A One-to-Many Mixed String Fusion Comparison Method

技术领域technical field

本发明属于字符串智能比对技术领域，具体涉及一种新型一对多的混合字符串融合比对方法。The invention belongs to the technical field of character string intelligent comparison, and in particular relates to a novel one-to-many mixed character string fusion comparison method.

背景技术Background technique

字符串比对问题是计算机科学中的一个基本问题，其研究内容在信息检索、模式识别等众多领域均有着重要的应用价值^[1]-[4]。String comparison is a basic problem in computer science, and its research content has important application value in many fields such as information retrieval and pattern recognition ^[1]-[4] .

文献1分别研究中文字符串模糊匹配算法，文献2研究了一种基于汉字聚类特征的中文字符串相似度计算方法。文献3对LCS与GST算法做了比较，GST算法是一种贪婪字符串比对算法，也是一种无序匹配算法，目前应用较广，但该算法采用了两个字符串逐个字符比较的方法，所以算法的时间复杂度较大。
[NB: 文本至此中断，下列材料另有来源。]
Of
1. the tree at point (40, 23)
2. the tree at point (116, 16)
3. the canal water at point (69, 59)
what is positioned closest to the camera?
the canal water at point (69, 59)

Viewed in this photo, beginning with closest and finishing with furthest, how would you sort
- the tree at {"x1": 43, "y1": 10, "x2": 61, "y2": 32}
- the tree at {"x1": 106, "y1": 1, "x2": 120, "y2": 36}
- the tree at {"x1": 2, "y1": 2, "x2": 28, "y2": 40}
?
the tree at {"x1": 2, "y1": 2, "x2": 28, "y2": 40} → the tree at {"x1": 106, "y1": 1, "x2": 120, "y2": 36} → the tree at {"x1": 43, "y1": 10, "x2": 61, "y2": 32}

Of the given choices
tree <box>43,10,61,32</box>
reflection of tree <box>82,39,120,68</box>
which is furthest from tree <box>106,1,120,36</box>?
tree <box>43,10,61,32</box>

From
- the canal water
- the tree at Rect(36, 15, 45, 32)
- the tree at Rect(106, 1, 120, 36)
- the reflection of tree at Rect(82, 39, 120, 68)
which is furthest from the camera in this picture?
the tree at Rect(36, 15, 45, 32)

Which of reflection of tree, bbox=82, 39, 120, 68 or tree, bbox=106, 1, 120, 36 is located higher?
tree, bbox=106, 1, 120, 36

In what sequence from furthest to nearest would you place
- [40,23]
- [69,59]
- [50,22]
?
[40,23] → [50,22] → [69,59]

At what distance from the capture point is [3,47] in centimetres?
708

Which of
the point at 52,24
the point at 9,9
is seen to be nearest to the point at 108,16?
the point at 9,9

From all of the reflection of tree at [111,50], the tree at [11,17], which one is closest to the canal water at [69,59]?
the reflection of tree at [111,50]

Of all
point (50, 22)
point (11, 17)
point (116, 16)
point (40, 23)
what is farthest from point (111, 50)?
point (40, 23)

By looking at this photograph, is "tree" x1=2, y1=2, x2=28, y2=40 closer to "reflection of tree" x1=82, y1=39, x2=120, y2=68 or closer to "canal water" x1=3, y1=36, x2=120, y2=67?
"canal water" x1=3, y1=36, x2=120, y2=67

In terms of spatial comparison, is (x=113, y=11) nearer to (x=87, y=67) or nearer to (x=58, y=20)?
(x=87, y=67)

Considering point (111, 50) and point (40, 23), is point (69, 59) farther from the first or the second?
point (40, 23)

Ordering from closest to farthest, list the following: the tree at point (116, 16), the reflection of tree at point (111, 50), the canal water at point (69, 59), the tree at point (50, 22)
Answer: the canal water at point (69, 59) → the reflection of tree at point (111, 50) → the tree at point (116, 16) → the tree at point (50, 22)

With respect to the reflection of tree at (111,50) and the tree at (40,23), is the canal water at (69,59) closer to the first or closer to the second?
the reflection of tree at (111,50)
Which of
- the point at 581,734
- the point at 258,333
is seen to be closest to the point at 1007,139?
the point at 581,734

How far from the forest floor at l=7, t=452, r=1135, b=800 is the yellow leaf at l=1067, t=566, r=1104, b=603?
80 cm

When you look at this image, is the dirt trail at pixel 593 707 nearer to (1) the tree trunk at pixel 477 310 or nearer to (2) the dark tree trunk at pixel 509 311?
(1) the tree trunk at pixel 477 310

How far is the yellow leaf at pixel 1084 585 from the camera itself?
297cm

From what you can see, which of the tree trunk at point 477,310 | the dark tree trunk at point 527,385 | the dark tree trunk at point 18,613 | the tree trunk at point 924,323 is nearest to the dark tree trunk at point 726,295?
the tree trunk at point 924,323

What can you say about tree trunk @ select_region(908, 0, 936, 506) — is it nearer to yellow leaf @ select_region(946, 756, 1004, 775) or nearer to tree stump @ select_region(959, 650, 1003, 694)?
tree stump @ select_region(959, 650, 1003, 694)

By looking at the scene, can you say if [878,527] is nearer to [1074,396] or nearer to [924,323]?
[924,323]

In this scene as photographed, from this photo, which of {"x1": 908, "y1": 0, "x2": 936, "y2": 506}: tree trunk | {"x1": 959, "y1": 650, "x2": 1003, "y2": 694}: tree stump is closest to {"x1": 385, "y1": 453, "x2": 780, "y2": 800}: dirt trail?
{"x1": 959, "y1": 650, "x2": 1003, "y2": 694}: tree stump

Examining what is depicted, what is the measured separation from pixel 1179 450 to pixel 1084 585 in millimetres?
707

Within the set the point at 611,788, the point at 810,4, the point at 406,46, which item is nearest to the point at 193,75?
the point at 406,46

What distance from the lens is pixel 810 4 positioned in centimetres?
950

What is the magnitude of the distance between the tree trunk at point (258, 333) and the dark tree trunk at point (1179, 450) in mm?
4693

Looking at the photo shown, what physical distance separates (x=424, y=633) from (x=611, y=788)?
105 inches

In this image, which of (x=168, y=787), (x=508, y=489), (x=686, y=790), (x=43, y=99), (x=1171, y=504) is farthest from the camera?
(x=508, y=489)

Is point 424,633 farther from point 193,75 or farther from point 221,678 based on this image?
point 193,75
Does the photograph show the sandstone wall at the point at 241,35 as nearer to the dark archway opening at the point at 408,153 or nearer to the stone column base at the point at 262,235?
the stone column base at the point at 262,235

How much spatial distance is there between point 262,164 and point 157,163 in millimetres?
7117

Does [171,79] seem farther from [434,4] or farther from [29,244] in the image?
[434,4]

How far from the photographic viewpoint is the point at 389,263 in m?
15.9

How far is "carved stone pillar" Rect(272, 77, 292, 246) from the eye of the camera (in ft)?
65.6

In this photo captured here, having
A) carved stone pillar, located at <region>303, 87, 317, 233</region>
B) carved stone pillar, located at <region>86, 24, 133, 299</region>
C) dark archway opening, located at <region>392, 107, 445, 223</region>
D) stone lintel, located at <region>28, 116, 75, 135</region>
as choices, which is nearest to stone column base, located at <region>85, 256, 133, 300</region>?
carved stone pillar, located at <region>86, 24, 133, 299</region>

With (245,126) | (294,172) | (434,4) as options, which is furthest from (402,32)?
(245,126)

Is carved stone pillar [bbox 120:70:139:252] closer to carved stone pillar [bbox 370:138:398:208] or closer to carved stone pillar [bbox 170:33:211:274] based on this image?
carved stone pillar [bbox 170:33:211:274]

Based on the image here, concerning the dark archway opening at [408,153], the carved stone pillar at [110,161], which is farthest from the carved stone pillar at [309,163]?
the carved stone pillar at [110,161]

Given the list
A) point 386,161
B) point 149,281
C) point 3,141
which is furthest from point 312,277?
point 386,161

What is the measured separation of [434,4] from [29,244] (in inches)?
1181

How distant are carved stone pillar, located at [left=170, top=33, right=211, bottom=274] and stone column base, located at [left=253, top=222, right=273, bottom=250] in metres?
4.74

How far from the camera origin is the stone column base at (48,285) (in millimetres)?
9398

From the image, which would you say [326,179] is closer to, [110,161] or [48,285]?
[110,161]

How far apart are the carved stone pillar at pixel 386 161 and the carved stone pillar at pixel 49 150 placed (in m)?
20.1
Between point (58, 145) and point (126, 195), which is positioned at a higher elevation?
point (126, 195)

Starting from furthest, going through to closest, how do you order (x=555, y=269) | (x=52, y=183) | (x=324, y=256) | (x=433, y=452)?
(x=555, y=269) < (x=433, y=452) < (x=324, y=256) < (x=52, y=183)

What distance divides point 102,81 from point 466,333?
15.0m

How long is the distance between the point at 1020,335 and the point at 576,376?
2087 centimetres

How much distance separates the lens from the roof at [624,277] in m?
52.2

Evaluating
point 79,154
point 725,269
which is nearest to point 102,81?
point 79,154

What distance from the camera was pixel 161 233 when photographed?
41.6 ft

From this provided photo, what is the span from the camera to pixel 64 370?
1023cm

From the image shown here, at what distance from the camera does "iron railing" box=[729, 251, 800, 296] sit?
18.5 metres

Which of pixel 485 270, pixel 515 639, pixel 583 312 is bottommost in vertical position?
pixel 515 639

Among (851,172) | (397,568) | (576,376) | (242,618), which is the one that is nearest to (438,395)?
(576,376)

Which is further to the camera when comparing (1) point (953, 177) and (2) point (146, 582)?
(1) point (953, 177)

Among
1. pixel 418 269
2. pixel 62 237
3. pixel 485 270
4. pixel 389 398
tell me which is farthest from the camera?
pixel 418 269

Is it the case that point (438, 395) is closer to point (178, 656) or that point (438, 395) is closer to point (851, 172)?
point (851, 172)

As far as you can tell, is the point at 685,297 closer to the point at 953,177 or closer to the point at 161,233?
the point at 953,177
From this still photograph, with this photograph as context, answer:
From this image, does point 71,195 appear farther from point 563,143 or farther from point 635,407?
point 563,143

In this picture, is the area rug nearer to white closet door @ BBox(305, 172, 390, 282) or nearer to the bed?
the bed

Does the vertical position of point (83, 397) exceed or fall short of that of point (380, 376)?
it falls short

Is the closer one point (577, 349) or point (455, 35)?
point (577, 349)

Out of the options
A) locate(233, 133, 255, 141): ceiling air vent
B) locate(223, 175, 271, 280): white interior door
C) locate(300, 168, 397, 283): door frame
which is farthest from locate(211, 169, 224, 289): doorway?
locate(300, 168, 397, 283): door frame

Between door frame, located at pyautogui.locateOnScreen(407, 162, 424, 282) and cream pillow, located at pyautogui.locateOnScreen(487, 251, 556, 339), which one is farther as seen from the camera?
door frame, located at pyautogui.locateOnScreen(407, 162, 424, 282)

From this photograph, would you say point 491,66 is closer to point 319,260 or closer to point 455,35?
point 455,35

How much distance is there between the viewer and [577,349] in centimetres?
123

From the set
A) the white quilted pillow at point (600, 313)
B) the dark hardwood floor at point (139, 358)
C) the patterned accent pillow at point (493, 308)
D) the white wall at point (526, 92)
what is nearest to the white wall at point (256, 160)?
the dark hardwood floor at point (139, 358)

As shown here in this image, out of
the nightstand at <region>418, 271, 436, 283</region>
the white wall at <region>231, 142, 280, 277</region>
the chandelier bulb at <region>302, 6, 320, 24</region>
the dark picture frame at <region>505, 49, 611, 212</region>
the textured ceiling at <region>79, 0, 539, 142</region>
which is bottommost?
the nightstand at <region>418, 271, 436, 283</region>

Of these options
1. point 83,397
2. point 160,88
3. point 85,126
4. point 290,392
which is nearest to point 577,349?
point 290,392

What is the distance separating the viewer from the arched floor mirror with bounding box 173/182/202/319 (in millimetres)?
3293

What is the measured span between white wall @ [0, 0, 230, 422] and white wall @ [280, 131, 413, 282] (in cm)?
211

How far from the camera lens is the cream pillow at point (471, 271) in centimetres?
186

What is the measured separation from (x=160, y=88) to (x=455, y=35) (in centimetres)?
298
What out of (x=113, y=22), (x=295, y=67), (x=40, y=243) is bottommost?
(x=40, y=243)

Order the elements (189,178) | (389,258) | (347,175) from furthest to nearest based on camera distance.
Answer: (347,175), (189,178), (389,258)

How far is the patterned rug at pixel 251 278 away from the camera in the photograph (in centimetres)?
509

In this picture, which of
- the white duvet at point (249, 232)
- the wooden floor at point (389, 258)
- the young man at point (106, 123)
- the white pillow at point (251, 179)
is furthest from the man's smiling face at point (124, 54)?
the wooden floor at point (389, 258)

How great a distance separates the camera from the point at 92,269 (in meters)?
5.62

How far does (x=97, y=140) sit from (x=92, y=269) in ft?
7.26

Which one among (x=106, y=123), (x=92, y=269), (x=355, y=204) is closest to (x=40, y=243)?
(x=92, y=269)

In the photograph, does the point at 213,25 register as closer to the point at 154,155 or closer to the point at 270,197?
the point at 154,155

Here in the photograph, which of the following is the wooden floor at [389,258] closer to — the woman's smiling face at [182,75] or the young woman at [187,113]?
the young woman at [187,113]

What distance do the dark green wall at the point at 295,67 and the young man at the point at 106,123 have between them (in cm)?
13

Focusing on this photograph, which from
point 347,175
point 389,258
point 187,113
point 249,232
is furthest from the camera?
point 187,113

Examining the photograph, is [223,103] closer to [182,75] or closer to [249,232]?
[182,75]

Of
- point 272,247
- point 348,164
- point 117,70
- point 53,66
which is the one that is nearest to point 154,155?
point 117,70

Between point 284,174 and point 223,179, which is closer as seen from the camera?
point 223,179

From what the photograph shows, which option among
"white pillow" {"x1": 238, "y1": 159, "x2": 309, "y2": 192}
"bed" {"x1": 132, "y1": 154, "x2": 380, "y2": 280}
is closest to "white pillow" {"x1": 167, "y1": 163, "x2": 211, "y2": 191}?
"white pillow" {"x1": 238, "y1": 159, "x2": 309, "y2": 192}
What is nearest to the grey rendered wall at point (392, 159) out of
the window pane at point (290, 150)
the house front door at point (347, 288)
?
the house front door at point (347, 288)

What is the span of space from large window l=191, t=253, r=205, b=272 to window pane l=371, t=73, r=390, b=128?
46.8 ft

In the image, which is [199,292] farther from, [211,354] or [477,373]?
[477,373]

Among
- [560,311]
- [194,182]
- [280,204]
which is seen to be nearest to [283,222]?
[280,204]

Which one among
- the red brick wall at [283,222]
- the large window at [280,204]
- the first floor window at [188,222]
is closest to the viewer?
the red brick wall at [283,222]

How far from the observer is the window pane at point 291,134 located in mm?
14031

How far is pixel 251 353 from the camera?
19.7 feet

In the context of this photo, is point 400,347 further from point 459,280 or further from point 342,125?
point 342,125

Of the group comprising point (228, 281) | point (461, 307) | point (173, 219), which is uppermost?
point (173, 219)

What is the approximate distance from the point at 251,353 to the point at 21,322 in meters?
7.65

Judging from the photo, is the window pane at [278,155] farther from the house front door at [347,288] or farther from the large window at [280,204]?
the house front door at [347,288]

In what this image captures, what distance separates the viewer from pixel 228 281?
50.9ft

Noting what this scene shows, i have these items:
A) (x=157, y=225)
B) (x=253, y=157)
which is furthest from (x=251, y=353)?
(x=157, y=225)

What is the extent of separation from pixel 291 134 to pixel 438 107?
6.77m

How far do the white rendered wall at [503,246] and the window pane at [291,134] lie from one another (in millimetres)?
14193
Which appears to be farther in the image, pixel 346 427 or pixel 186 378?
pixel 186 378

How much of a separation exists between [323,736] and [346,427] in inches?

文献4研究了对GST算法改进后RKR-GST算法，提高了GST算法的运行效率，但是RKR-GST算法中散列函数的选择对算法的运行影响很大。Document 1 studies the fuzzy matching algorithm of Chinese character strings respectively, and Document 2 studies a Chinese character string similarity calculation method based on Chinese character clustering features. Document 3 compares the LCS and GST algorithms. The GST algorithm is a greedy string comparison algorithm and an unordered matching algorithm. It is widely used at present, but the algorithm uses the method of character-by-character comparison of two strings. , so the time complexity of the algorithm is large. Document 4 studies the RKR-GST algorithm after the improvement of the GST algorithm, which improves the operating efficiency of the GST algorithm, but the choice of the hash function in the RKR-GST algorithm has a great impact on the operation of the algorithm.

现有的字符串比对方法往往只采用一种算法，没有能够充分利用无序字符子串和部分有序字符子串在匹配度计算时的各自特点，往往它们的比对效果并不理想。在一些某些混合字符串的实际应用中，不但要求比对的准确性高，而且要求比对的速度快。目前，通过单一的匹配度计算方法，往往很难精确地表达字符串的相似程度。Existing character string comparison methods often only use one algorithm, which fails to make full use of the respective characteristics of unordered character substrings and partially ordered character substrings in the calculation of matching degrees, and their comparison results are often not ideal. In some practical applications of some mixed character strings, not only high accuracy of comparison is required, but also high speed of comparison is required. At present, it is often difficult to accurately express the similarity of character strings through a single matching calculation method.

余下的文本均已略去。